Questions abound in death of Mexican national while held in YVR detention

Posted by admin on Jan 30th, 2014

By Paula Baker Global News

There are more questions than answers surfacing regarding the in-custody death of Mexican national Lucia Jimenez. While the Canada Border Services Agency is revealing few answers, Global News has learned more about the hours before Jimenez’s death from a family friend, who was by her side while she was on life support in the hospital. “She doesn’t have a voice, she’s helpless, she’s laying there and we can’t do anything for her,” Yasmin Trejo, a friend of the Jimenez family, said.

This is the reason Trejo is speaking out. She wants to give Jimenez a voice. Jimenez, a refugee claimant, attempted suicide while detained by CBSA at Vancouver International Airport (YVR) on December 20, 2013. The 42-year-old was about to be deported back to Mexico when she hung herself in a shower stall at the CBSA detention centre at YVR. Eight days later she was taken off life support.

“She had gone about 40 minutes without oxygen before they found her,” Trejo said.

“I was in shock, she must have been maybe 5’1″, a small-framed woman. So for her to have the strength and the time to be able to do that to herself, she must have gone a long time without anyone taking a peek on her or checking up on her.”

A source told Global News that Jimenez was not discovered in her detention cell for almost an hour, however this has not been confirmed.

CBSA is in charge of the holding centre at the airport but it contracts the security to a private firm, Genesis.

So far few questions have been answered – who was responsible for checking up on Jimenez? did she talk to a lawyer? The CBSA isn’t releasing any additional information and in a written statement to Global News said:

“The Richmond RCMP were initially called in to investigate this matter and it has since been found to be not criminal in nature. The CBSA continues to cooperate with the B.C. Coroners Service, as their investigation is ongoing.

The CBSA never asked the family to sign a confidentiality agreement.

The CBSA is not in a position to release further information while the B.C. Coroners Service investigation is ongoing.”

WATCH: Many questions around CBSA in-custody death

Global News did find out that while in lock-up Jimenez made a desperate call to Trejo’s friend.

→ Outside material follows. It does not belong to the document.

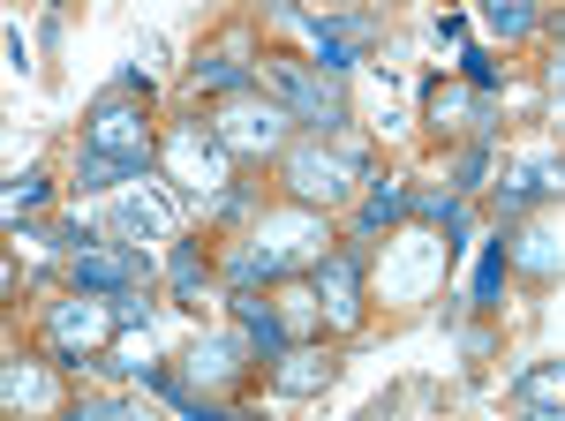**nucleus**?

“She said basically I can’t go back [to Mexico], I’d rather be dead,” Trejo said.

While in the hospital Trejo spoke with Jimenez’ sister, who flew in from Mexico, and told her that Jimenez’s life was threatened back at home. When seeking confirmation from the Immigration Refugee Board of this threat in Mexico, the board said it couldn’t comment due to privacy issues.

According to Trejo, Jimenez’s sister, Marta, did not get any support from the Mexican consulate. Describing the experience as “terrible”, Marta told Trejo the consulate did not help to make any arrangements for her to get to Vancouver and even questioned her on why she was bothering to go “when we can just unplug her here and save the expense.”

When the Mexican consulate was contacted for comment regarding Jimenez’s death and arrangements for her sister, Global News received this written response:

“As in all cases involving Mexicans abroad, the Government of Mexico, through the Consulate General of Mexico in Vancouver, provided consular protection services to Lucia Vega Jimenez, a Mexican national.

The Consulate General also facilitated contact with her family and arranged for her remains to be returned to Mexico.

The Government of Mexico deeply regrets the death of Lucia Vega and has expressed its condolences to her family.

The Consulate General will be attentive to the results of the inquest by Canadian Authorities in this case.

The CBSA is not in a position to release further information while the B.C. Coroners Service investigation is ongoing.”

Trejo said she will continue to fight for Jimenez and push for a public inquiry.

“She might have not followed whatever procedure there is when you come here. But I don’t think that made her a criminal, it didn’t make her a bad person. I think people need to get some sort of answers. We don’t want this to happen to anyone else.”

This morning a petition was launched to the Minister of Public Safety Steven Blaney, the CBSA, and BC Coroners Service to have a full inquiry and investigation into the death of Jimenez while under CBSA custody.

The petition also calls for independent civilian oversight and a comprehensive review of migrant detention policies.